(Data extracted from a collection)
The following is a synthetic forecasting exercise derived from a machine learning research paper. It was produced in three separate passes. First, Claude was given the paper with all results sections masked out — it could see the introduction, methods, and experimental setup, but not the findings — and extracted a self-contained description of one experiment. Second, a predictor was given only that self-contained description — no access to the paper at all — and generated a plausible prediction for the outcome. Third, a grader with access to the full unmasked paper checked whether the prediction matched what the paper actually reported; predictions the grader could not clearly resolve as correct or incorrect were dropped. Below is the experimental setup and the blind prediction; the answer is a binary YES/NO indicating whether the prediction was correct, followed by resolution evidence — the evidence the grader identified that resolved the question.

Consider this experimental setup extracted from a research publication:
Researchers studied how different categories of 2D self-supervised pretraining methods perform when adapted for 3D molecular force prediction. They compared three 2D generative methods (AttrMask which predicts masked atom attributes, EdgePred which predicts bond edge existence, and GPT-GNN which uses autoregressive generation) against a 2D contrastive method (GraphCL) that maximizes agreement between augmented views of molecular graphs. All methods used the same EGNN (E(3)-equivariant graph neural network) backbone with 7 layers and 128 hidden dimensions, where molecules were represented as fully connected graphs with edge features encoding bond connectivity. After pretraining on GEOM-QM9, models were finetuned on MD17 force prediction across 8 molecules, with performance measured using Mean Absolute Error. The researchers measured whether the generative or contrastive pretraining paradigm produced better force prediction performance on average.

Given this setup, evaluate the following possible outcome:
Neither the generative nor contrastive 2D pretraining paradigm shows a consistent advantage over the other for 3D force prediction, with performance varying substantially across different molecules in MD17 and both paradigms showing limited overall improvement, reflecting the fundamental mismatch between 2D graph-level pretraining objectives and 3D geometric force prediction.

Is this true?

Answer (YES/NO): NO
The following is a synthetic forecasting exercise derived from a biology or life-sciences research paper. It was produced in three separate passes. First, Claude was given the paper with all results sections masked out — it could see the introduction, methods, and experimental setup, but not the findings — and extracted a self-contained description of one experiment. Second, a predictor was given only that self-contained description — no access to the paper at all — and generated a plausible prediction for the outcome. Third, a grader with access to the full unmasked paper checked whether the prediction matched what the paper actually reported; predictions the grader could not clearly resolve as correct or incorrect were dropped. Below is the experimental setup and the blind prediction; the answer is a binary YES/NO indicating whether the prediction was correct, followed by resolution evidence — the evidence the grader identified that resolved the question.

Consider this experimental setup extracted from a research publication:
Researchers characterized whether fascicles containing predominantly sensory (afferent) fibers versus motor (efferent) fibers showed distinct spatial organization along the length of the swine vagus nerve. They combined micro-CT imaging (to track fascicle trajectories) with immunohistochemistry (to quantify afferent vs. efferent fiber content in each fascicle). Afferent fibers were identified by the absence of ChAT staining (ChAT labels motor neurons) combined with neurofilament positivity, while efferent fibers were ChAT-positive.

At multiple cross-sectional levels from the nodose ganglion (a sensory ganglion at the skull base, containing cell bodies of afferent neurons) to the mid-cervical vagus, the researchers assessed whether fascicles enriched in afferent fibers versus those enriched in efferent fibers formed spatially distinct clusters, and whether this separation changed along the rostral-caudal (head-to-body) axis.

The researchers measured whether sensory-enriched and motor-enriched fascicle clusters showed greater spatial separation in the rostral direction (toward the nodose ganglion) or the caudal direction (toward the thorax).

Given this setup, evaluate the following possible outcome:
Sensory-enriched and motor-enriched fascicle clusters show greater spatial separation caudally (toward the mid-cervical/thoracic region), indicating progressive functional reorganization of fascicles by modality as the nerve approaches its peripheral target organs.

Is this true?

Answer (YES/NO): NO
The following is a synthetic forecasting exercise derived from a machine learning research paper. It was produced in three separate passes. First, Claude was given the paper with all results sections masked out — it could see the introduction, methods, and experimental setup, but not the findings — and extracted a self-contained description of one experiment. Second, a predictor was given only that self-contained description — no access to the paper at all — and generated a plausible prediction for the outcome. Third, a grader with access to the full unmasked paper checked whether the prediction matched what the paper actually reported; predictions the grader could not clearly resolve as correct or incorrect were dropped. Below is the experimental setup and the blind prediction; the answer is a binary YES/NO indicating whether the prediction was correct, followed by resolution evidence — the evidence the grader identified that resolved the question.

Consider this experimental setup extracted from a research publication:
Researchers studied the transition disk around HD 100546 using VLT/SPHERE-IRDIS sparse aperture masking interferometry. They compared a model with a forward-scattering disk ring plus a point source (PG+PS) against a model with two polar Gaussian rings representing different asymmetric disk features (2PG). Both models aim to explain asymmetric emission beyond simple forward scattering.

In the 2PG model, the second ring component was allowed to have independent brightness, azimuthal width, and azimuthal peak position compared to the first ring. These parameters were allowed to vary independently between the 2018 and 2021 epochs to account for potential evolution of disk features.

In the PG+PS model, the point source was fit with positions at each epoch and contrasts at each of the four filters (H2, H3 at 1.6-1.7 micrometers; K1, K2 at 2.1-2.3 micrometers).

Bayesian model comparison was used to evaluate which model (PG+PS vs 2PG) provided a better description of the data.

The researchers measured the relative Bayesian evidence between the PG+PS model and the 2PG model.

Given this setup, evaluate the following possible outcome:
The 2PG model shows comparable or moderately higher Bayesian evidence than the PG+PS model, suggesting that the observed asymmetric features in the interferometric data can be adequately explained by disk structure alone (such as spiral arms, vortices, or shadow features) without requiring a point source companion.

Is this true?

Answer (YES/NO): NO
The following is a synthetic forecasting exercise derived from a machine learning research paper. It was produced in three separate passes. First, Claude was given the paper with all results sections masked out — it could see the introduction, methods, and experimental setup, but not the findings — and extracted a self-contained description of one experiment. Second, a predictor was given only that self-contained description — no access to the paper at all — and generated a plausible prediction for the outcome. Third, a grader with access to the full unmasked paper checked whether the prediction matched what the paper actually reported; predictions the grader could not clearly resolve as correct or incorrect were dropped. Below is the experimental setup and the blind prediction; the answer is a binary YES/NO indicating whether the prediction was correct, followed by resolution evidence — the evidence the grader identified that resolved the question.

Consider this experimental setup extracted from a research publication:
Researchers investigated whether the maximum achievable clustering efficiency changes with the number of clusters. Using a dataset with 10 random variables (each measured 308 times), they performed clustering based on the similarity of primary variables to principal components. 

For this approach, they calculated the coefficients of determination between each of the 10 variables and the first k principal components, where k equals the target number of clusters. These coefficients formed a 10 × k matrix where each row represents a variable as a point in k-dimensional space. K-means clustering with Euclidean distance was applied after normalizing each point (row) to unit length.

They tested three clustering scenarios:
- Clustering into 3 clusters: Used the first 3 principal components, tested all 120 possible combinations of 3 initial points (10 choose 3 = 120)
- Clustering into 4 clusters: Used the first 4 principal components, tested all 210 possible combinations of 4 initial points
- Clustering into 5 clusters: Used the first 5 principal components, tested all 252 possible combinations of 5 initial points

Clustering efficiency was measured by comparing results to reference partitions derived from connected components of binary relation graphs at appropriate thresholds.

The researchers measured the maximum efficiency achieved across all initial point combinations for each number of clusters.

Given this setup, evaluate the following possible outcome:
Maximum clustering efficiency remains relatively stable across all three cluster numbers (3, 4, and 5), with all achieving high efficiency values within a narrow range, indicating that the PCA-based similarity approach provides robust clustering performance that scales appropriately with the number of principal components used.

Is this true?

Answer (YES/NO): NO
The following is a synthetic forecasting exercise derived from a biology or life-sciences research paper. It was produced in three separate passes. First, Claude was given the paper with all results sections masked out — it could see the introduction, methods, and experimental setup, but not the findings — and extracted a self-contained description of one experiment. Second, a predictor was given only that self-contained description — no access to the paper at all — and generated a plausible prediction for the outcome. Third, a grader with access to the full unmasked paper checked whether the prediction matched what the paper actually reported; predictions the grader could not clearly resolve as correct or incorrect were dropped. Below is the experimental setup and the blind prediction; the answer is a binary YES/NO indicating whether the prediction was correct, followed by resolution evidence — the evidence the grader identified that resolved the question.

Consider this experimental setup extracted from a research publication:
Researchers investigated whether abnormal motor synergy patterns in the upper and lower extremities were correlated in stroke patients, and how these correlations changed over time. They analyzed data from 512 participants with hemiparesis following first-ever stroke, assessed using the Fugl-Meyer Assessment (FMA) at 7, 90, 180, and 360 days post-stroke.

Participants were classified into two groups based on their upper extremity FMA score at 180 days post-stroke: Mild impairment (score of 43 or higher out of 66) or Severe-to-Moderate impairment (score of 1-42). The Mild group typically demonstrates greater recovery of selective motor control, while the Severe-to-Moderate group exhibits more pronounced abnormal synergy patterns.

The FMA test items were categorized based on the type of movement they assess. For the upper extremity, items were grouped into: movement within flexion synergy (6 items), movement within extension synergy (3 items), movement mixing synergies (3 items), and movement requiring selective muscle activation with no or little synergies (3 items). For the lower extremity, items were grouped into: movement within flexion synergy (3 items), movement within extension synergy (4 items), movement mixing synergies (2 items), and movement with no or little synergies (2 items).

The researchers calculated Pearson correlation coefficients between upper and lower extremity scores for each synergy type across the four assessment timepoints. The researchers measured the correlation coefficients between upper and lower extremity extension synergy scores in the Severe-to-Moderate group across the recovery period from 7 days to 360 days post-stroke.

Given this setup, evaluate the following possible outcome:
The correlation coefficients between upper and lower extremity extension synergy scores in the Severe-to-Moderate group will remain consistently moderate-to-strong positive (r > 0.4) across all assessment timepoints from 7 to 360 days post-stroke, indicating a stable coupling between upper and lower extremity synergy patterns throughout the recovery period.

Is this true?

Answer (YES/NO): NO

» **EXERCISE AIM**
In how many lines of the data does the string "molecules" appear? Give only the number.

» **REPLY**
2